Zoë L. Hutchison, Andrew B. Gill, Peter Sigray, Haibo He, John W. King, A modelling evaluation of electromagnetic fields emitted by buried subsea power cables and encountered by marine animals: Considerations for marine renewable energy development, Renewable Energy, Volume 177, 2021, Pages 72-81, ISSN 0960-1481, https://doi.org/10.1016/j.renene.2021.05.041.
• In a bundled DC cable, closer cable cores reduced the emitted DC magnetic field (DC-MF) intensity.
• As a cable’s burial depth increased, the intensity of DC-MF at the seabed surface decreased.
• Buried cables still present a DC-MF at intensities perceivable to some receptive species.
• Variable burial depth along a cable route will present a variable EMF to receptive species.
• An animal’s proximity to a cable (buried or not) influences their exposure to the EMF.
The expanding marine renewable energy industry will increase the prevalence of electromagnetic fields (EMFs) from power cables in coastal waters.
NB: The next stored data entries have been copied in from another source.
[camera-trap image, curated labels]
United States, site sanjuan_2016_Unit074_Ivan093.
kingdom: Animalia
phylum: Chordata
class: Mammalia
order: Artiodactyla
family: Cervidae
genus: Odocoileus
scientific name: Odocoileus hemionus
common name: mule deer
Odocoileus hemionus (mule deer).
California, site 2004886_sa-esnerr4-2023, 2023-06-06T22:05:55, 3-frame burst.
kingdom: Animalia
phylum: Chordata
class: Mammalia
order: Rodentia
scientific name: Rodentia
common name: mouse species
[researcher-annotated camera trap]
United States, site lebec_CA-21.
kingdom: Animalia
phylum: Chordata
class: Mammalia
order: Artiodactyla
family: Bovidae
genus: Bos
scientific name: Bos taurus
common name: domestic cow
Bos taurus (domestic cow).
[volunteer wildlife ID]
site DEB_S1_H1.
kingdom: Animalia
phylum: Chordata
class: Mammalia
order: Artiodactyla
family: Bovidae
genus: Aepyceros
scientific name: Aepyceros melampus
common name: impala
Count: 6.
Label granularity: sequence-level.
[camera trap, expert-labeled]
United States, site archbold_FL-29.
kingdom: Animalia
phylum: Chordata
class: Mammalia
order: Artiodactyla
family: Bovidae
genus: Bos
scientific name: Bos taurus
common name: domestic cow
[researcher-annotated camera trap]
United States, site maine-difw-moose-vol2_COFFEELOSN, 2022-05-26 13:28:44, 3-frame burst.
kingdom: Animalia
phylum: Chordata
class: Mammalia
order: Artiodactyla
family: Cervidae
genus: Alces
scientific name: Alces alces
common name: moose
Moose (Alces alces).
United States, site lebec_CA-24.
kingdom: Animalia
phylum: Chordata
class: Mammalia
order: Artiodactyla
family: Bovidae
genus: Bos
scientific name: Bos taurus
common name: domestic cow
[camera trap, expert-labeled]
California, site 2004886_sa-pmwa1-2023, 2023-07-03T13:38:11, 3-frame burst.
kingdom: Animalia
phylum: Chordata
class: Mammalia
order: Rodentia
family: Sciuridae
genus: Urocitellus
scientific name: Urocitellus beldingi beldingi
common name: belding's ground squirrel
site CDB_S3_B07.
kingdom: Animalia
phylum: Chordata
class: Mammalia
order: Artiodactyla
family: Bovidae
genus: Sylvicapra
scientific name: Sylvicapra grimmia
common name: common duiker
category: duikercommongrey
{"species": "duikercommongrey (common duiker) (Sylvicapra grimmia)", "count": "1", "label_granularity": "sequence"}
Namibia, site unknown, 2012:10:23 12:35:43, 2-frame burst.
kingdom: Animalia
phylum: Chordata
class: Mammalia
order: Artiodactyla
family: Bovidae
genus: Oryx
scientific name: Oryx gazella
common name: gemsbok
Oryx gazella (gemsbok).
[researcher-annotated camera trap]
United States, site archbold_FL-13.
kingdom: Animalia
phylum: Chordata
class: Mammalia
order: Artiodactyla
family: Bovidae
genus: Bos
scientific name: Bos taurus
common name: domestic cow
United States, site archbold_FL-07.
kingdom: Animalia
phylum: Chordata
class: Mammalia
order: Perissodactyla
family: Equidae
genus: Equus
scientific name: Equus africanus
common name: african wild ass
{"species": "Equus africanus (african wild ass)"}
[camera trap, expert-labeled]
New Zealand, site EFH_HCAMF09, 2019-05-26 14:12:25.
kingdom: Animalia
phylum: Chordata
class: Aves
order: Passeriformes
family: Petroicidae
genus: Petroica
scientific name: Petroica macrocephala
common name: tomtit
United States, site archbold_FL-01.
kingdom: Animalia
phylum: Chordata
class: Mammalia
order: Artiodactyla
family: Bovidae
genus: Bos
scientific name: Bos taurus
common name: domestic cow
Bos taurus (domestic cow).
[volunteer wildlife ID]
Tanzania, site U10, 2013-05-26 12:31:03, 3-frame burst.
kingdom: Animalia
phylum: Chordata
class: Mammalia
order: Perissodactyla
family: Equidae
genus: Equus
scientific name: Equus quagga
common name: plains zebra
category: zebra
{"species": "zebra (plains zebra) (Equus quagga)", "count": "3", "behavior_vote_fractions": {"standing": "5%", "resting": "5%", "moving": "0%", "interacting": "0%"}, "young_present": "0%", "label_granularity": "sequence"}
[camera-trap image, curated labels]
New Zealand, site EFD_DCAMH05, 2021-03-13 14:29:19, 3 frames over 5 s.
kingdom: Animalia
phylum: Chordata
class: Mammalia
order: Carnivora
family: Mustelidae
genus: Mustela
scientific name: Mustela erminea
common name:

Assessments of environmental impacts are required within licensing/permitting processes and increased prevalence of cables will increase questions concerning EMF emissions and potential cumulative impacts. It is presumed that protecting a cable by burial, may also mitigate EMF emissions and potential impacts on species. Focussing on a bundled high voltage direct current (HVDC) transmission cable, we use computational and interpretive models to explore the influence of cable properties and burial depth on the DC magnetic field (DC-MF) potentially encountered by receptive species. Greater cable pair separation increased the deviations from the geomagnetic field and while deeper burial reduced the deviations, the DC-MF was present at intensities perceivable by receptive species. An animal moving along a cable route may be exposed to variable EMFs due to varied burial depth and that combined with an animal’s position in the water column determines the distance from source and EMF exposure. Modelling contextually realistic scenarios would improve assessments of potential effects. We suggest developers and cable industries make cable properties and energy transmission data available, enabling realistic modelling and environmental assessment supporting future developments.